The Institute for Supply Management on Monday said its purchasing managers’ index (PMI) increased to 50.9 in January against an expectation of 48.5, rising above 50 for the first time since July 2019, and from a four-year low of 47.8 in December. An indicator above 50 is considered an expansion in manufacturing activity, while a reading below 50 indicates contraction. The January expansion was driven by an increase in new orders and production components. Manufacturing employment, however, contracted at a slower pace.
While the production boost may be attributed to the Phase 1 trade deal between the United States and China and could be a preliminary sign that manufacturing is bottoming out, there are a few aspects that may suggest otherwise.

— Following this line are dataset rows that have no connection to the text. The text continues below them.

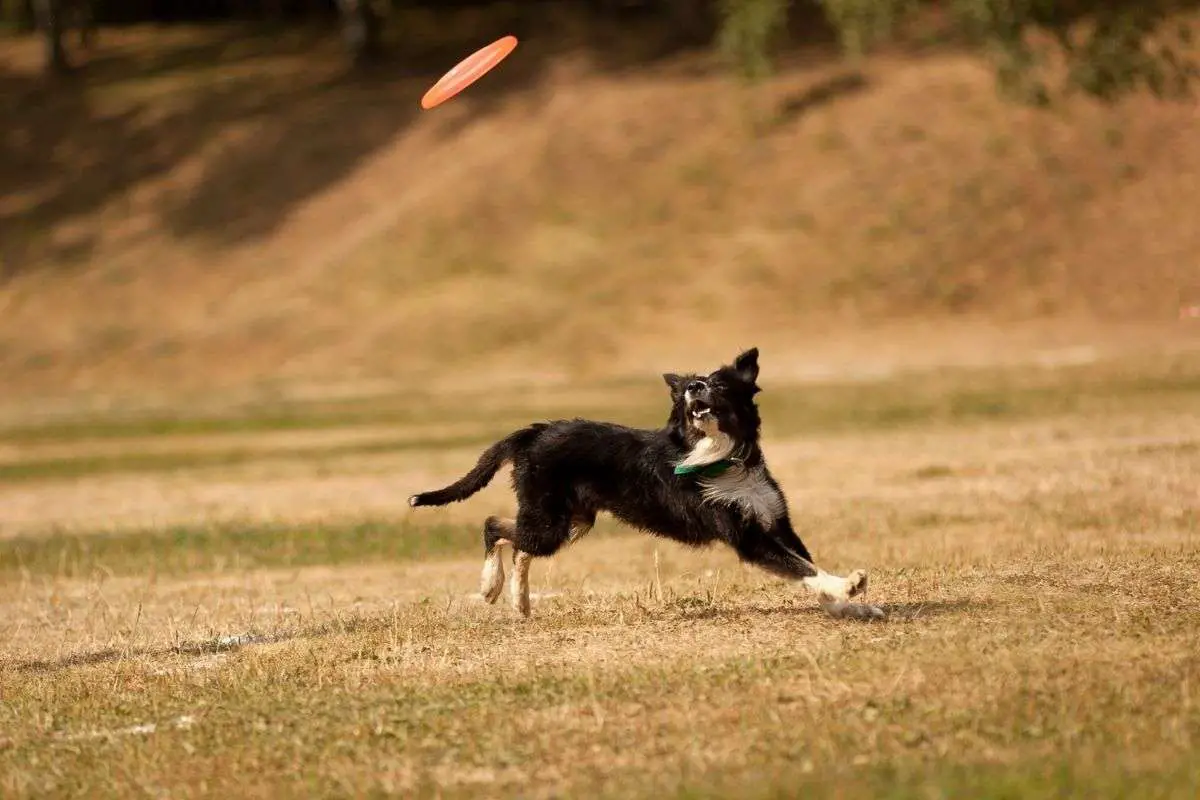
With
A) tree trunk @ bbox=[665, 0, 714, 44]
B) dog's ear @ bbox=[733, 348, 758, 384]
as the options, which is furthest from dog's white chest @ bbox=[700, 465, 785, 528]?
tree trunk @ bbox=[665, 0, 714, 44]

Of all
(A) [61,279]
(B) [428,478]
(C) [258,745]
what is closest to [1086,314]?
(B) [428,478]

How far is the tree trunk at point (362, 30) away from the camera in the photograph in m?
69.1

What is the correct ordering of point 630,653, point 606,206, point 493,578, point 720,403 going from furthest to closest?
point 606,206, point 493,578, point 720,403, point 630,653

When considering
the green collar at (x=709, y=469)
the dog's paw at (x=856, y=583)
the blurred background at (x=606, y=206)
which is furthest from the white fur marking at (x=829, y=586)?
the blurred background at (x=606, y=206)

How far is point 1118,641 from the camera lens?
915cm

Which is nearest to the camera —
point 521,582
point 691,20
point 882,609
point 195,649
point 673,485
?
point 882,609

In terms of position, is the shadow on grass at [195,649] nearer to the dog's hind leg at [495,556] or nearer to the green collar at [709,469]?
the dog's hind leg at [495,556]

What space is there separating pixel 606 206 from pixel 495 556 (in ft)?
145

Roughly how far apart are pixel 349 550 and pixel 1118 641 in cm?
952

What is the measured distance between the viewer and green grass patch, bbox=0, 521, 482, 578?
1681 cm

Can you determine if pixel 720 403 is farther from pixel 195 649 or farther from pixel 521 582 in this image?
pixel 195 649

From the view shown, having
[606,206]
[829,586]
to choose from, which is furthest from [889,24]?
[829,586]

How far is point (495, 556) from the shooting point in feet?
39.3

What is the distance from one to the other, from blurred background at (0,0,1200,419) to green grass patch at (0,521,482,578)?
61.8 feet
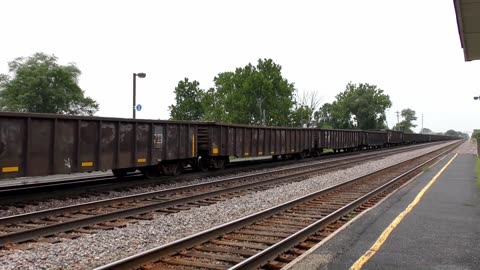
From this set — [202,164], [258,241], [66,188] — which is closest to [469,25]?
[258,241]

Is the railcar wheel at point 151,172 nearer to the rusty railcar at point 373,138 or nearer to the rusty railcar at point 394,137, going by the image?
the rusty railcar at point 373,138

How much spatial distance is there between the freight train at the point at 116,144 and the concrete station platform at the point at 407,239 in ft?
26.2

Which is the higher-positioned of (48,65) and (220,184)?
(48,65)

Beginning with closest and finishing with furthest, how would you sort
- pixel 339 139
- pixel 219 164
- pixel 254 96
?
1. pixel 219 164
2. pixel 339 139
3. pixel 254 96

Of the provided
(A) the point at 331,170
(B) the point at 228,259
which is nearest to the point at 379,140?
(A) the point at 331,170

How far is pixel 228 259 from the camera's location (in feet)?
20.9

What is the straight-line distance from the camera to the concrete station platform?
6.05 meters

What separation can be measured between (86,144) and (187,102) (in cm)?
9331

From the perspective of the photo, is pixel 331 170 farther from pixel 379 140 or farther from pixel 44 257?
pixel 379 140

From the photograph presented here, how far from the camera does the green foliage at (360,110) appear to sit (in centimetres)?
11462

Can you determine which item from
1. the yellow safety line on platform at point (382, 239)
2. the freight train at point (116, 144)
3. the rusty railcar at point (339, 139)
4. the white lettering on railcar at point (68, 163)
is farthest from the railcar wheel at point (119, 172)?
the rusty railcar at point (339, 139)

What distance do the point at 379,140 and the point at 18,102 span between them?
48784 millimetres

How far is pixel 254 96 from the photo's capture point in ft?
245

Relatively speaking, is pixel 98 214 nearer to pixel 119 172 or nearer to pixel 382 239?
pixel 382 239
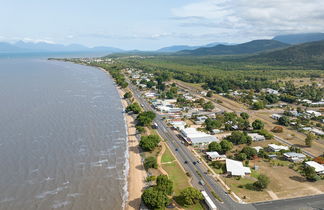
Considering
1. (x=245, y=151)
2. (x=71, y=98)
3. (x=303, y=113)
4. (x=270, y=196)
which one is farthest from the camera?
(x=71, y=98)

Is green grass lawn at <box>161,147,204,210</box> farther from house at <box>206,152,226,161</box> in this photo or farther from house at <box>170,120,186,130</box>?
house at <box>170,120,186,130</box>

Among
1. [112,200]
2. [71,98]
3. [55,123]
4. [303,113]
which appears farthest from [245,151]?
[71,98]

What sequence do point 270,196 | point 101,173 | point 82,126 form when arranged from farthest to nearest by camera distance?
point 82,126 < point 101,173 < point 270,196

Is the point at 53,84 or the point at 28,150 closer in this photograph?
the point at 28,150

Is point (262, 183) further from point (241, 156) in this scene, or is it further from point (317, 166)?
point (317, 166)

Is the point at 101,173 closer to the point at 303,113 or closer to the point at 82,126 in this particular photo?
the point at 82,126

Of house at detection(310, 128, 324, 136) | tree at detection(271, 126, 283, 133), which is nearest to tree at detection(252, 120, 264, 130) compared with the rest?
tree at detection(271, 126, 283, 133)

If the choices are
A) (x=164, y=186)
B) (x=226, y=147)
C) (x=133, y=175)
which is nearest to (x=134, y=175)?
(x=133, y=175)
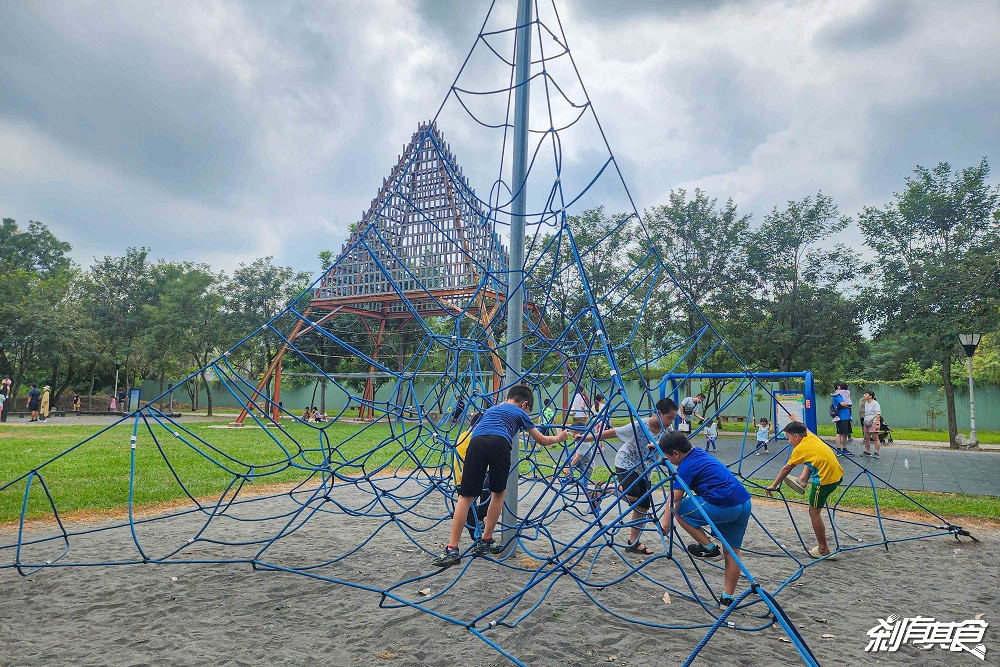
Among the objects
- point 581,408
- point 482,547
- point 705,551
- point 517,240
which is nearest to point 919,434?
point 581,408

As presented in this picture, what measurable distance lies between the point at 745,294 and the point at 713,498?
15827 mm

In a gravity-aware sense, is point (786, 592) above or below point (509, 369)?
below

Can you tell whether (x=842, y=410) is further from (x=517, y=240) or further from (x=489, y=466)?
(x=489, y=466)

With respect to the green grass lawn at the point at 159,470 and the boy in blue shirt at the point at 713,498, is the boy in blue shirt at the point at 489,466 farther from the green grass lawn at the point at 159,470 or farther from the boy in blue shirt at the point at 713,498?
the boy in blue shirt at the point at 713,498

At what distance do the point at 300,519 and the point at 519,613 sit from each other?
3527 mm

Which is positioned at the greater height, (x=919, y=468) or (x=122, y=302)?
(x=122, y=302)

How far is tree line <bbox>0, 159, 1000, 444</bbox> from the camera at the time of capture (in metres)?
15.1

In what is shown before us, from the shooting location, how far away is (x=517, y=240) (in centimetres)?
504

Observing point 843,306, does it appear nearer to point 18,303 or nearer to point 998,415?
point 998,415

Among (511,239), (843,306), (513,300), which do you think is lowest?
(513,300)

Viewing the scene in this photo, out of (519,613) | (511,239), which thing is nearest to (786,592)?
(519,613)

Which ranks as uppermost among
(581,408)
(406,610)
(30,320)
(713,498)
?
(30,320)

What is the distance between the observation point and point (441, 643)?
3281 mm

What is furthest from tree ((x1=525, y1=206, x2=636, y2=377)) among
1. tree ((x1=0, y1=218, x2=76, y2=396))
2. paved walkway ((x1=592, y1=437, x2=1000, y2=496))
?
tree ((x1=0, y1=218, x2=76, y2=396))
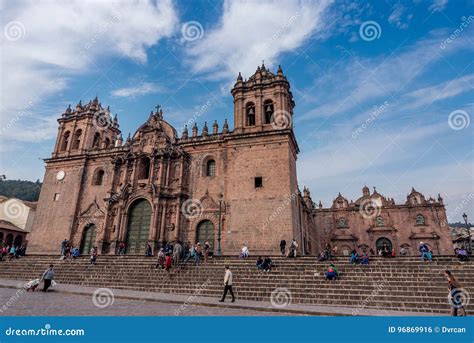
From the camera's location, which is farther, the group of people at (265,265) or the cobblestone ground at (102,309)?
the group of people at (265,265)

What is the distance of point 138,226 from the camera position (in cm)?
2294

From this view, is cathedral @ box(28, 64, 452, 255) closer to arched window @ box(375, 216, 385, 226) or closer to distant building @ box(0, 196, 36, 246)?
distant building @ box(0, 196, 36, 246)

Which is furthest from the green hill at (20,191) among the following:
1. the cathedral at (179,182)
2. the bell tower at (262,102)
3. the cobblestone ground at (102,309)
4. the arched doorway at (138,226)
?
the cobblestone ground at (102,309)

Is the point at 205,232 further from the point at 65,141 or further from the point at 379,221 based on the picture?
the point at 379,221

The ISM numbers don’t reflect the Boeing production halt of the 737 Max aircraft, which was suspended only in mid-January. The aerospace giant’s domestic and global supply chains have a far-reaching impact on manufacturing activity. The numbers also don’t reflect any potential impact of the coronavirus on the global supply chains. The regional Fed surveys also provide mixed signals, with some regions reflecting contraction in manufacturing activity and others showing expansion. Companies continue to hold back on capital investments.
The PMI captures the sentiments of manufacturers; while it provides an optimistic picture, it will take sustained signs of global demand stabilization to translate into a durable manufacturing upturn.